Inline runbook markdown

For teams that prefer keeping runbooks close to the alert definition, write the runbook inline:

alert-rules.yaml
spec:
  description: "High memory usage on pod"
  severity: warning
  condition:
    type: pod.memory_used_pct
    operator: gt
    threshold: 90
    window: 5m

  runbookInline: |
    ## High Pod Memory — Resolution Steps

    ### 1. Identify the pod
    ```bash
    kubectl top pods -n {{ .namespace }} --sort-by=memory
    ```

    ### 2. Check for memory leaks
    Review recent deployments for changes to this service.
    Check application logs for OOM errors:
    ```bash
    kubectl logs {{ .resource.name }} -n {{ .namespace }} --tail=100
    ```

    ### 3. Immediate mitigation
    If memory is above 95%, restart the pod to restore service:
    ```bash
    kubectl rollout restart deployment/{{ .resource.name }} -n {{ .namespace }}
    ```

    ### 4. Long-term fix
    Increase the memory limit in the Deployment spec or fix the leak.

Template variables

Both the runbook URL and inline content support template variables populated at alert time:

VariableValue
{{ .cluster }}Name of the cluster (e.g. production)
{{ .namespace }}Kubernetes namespace of the affected resource
{{ .resource.kind }}Resource type: Pod, Node, Deployment, etc.
{{ .resource.name }}Name of the affected resource
{{ .severity }}Alert severity: critical, warning, or info
{{ .condition.type }}The condition type that fired (e.g. pod.status)
{{ .condition.value }}The value at the time of firing (e.g.

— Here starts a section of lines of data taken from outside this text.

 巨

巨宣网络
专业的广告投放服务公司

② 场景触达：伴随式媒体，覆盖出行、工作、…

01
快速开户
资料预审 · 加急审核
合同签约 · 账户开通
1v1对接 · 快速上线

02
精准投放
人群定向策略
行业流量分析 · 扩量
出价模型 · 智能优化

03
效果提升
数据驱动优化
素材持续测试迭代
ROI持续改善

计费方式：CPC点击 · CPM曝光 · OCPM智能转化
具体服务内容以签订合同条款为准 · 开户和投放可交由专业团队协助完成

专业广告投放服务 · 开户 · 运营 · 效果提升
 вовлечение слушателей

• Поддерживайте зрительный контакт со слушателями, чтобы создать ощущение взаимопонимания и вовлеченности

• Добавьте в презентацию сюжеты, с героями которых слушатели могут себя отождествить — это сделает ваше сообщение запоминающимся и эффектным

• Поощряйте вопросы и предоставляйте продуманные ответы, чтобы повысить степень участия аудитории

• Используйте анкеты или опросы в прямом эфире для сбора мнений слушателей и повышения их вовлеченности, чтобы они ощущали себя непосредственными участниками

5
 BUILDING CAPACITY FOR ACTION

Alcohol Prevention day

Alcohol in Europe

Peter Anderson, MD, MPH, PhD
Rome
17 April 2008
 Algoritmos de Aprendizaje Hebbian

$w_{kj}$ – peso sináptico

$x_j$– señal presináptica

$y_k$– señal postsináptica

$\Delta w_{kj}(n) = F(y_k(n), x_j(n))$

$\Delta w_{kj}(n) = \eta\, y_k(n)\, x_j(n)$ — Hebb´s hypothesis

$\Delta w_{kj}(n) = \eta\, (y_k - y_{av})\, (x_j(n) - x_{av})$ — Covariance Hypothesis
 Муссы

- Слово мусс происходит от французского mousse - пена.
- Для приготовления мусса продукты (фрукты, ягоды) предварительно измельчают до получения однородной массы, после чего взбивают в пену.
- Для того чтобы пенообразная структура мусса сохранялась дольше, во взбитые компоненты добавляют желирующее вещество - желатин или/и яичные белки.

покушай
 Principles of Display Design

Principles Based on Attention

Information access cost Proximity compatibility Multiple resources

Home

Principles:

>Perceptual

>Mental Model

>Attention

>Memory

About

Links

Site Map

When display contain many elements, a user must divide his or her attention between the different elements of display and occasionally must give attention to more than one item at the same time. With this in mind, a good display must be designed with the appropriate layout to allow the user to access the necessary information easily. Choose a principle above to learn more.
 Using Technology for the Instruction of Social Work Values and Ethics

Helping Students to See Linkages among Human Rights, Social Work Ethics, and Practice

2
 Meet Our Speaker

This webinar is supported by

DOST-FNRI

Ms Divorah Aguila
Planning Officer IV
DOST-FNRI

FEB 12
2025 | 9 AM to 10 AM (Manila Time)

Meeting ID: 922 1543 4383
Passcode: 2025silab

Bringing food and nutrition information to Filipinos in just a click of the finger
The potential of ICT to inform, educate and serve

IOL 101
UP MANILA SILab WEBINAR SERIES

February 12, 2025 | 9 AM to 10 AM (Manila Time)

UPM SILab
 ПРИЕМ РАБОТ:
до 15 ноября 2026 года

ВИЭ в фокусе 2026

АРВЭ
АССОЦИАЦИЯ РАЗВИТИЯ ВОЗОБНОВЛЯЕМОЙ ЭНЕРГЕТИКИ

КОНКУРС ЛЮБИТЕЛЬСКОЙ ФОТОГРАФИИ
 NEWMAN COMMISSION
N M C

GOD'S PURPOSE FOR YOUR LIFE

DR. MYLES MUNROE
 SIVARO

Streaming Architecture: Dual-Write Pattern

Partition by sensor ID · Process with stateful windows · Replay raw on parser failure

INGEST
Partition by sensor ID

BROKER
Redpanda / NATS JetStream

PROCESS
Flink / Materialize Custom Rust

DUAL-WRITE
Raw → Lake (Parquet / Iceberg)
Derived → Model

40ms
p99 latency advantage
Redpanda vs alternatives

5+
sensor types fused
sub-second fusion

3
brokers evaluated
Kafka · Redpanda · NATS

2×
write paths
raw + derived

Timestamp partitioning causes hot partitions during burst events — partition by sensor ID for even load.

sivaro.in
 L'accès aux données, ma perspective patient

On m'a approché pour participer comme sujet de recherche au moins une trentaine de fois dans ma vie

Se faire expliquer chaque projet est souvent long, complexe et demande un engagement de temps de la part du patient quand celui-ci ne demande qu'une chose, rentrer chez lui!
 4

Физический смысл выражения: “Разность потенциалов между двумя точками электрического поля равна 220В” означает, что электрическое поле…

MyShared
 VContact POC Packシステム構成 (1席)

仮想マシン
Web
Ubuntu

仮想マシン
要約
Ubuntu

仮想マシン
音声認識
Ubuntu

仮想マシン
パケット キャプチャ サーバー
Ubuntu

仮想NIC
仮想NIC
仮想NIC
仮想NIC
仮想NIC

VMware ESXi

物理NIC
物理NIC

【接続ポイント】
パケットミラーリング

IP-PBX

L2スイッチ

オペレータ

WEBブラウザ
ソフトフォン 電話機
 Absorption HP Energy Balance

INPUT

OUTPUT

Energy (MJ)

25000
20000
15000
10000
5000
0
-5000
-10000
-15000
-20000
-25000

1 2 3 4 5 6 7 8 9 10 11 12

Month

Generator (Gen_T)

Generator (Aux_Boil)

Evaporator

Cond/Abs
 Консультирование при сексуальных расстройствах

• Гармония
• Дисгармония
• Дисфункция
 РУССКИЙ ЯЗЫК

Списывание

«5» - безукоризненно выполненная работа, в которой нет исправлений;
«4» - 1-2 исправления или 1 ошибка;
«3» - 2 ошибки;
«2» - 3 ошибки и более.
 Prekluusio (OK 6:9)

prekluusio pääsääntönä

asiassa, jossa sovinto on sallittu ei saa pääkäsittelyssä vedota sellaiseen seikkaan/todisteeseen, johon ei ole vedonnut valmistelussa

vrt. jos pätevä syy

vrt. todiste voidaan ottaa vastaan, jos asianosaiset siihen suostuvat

CrashLoopBackOff)
{{ .firedAt }}ISO 8601 timestamp when the alert fired

Dynamic runbook URL

Use template variables in the runbook URL to deep-link directly into your wiki:

# Links to the specific runbook page for this alert rule name
runbook: https://wiki.acme.com/runbooks/{{ .ruleName }}

# Links to a Datadog dashboard filtered to the affected namespace
runbook: https://app.datadoghq.com/logs?query=namespace%3A{{ .namespace }}

Runbook templates library

KlusterAlert ships a set of ready-made runbook templates for common Kubernetes issues. Use them as starting points in the Runbooks section of the dashboard:

CrashLoopBackOff
Container restart loop — logs, describe, restart
OOMKilled
Out-of-memory — usage review, limit adjustment
PodPending
Scheduling failure — node capacity, taints, quotas
Node NotReady
Node health checks — kubelet, disk, network
High Memory
Memory pressure — top pods, leak diagnosis
Deployment Degraded
Partial rollout — replica status, rollback steps
Inline runbooks are stored with the alert rule definition and versioned alongside your Kubernetes config. External runbook URLs are not fetched or cached by KlusterAlert — make sure the URL is accessible to your on-call team.